Please report how many lines of the material below contain the word "scene", giving only the number.

=====

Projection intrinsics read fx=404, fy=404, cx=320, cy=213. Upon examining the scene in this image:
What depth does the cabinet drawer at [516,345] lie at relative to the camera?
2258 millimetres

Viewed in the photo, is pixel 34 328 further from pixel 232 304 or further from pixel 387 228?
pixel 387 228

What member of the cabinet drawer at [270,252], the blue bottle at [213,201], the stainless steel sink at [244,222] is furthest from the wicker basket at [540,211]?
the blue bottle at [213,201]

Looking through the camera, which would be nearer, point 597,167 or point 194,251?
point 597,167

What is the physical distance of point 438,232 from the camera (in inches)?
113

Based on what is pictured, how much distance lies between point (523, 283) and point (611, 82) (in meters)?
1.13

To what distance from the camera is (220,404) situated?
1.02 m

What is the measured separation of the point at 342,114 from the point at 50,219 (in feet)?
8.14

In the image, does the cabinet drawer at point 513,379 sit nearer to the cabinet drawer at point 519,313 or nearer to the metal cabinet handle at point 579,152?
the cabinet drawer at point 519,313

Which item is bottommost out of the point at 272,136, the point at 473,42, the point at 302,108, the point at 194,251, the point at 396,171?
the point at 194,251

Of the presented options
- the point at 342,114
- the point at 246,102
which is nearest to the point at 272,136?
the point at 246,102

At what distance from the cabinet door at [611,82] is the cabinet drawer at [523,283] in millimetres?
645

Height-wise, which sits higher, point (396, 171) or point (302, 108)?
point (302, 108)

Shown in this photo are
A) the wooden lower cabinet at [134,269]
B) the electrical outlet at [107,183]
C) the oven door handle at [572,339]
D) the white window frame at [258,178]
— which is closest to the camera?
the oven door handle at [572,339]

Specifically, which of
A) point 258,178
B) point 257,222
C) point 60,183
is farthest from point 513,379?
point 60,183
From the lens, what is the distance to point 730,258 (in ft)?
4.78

=====

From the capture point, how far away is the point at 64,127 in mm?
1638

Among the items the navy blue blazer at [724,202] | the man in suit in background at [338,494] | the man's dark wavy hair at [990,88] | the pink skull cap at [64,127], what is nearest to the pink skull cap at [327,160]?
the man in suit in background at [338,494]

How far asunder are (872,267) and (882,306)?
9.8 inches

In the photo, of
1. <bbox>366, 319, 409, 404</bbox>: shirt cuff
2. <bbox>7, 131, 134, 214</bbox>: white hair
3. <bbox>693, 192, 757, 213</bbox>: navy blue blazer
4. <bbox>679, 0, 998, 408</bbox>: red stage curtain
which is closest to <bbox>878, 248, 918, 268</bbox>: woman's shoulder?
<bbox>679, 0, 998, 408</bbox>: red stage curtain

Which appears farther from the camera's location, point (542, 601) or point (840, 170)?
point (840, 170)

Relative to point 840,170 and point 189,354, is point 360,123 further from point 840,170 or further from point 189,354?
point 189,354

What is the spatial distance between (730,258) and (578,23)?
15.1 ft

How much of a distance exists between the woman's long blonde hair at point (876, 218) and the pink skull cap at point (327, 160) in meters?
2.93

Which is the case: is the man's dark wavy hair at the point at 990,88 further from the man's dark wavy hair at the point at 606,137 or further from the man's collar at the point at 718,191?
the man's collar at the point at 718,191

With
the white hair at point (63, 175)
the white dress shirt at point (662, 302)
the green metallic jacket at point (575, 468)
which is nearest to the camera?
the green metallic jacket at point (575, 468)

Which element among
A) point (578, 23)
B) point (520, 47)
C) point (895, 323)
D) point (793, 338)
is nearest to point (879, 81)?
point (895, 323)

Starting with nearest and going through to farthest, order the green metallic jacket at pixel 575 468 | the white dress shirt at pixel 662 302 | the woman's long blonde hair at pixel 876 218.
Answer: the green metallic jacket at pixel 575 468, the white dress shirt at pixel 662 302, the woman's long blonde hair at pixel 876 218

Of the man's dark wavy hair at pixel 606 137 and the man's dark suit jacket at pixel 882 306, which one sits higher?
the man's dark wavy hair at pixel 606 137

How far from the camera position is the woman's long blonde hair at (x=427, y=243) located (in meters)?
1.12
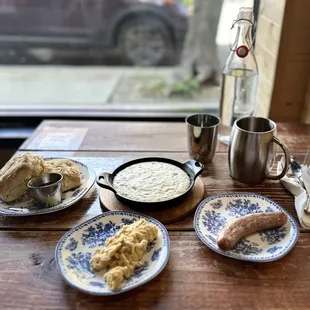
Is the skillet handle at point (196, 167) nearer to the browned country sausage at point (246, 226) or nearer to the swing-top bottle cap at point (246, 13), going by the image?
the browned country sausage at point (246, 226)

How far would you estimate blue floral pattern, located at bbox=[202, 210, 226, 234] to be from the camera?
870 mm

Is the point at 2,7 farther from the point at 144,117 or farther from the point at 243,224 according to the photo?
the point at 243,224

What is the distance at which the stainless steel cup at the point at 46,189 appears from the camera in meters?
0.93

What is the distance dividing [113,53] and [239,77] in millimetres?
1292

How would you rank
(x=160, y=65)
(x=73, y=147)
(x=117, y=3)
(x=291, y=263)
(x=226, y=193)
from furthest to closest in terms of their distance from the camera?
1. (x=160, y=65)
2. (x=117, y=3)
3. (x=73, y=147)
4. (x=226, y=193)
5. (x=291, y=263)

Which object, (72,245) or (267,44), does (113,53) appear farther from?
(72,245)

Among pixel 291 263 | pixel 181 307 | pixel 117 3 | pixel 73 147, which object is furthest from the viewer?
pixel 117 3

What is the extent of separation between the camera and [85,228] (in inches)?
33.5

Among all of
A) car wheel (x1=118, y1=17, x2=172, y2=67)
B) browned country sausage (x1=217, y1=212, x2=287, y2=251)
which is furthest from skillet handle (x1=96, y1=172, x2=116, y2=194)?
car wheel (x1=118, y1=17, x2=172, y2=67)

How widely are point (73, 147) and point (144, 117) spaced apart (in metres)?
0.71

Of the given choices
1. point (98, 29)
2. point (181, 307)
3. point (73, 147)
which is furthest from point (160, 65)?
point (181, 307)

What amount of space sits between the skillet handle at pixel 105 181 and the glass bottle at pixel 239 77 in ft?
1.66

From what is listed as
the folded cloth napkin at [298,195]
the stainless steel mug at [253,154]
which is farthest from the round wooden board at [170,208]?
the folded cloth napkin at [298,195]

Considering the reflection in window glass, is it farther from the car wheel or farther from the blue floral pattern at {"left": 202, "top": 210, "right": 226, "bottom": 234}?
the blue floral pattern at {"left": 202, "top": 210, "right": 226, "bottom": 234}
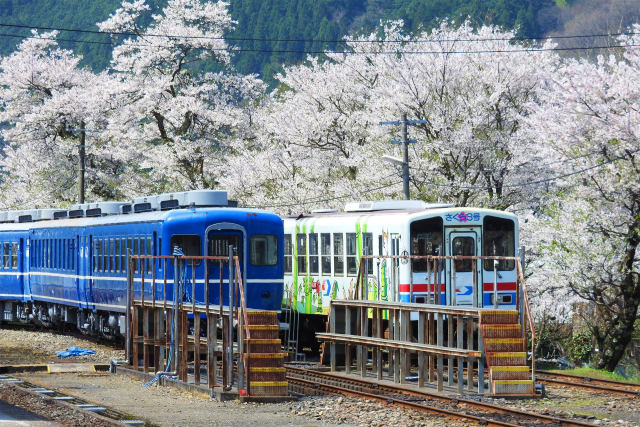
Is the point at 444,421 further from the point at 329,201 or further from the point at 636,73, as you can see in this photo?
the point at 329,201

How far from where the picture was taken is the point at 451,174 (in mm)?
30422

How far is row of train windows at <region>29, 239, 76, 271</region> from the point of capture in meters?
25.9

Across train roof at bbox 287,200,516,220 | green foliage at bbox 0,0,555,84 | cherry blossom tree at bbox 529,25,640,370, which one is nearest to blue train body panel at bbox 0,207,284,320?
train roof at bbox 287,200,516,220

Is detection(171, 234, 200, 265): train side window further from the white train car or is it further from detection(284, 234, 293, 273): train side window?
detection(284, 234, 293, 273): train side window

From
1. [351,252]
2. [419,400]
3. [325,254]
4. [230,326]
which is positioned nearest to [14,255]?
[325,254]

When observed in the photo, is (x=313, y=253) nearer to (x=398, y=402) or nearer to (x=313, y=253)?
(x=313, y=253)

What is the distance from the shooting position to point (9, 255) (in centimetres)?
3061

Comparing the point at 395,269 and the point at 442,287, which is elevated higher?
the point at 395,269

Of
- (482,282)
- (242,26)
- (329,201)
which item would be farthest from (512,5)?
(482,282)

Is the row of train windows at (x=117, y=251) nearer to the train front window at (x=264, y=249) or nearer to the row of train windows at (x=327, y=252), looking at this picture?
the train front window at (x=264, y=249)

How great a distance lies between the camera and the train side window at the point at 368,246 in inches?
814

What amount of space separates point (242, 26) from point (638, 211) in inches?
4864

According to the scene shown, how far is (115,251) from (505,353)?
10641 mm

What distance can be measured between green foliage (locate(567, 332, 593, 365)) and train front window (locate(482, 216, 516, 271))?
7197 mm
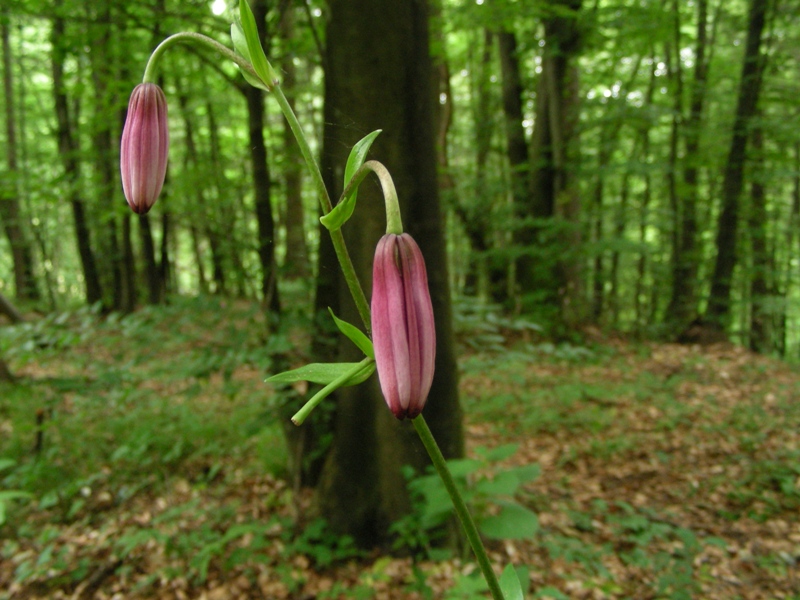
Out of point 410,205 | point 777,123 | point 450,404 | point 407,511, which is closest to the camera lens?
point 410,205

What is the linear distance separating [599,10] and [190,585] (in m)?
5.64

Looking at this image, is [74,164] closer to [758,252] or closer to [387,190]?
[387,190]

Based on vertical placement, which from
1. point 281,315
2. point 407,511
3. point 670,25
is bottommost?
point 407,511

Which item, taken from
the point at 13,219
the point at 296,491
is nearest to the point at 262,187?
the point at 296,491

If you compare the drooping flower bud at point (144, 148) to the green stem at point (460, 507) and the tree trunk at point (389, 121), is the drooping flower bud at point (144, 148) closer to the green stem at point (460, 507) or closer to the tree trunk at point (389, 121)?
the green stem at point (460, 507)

=====

OUTPUT FOR THIS TASK
2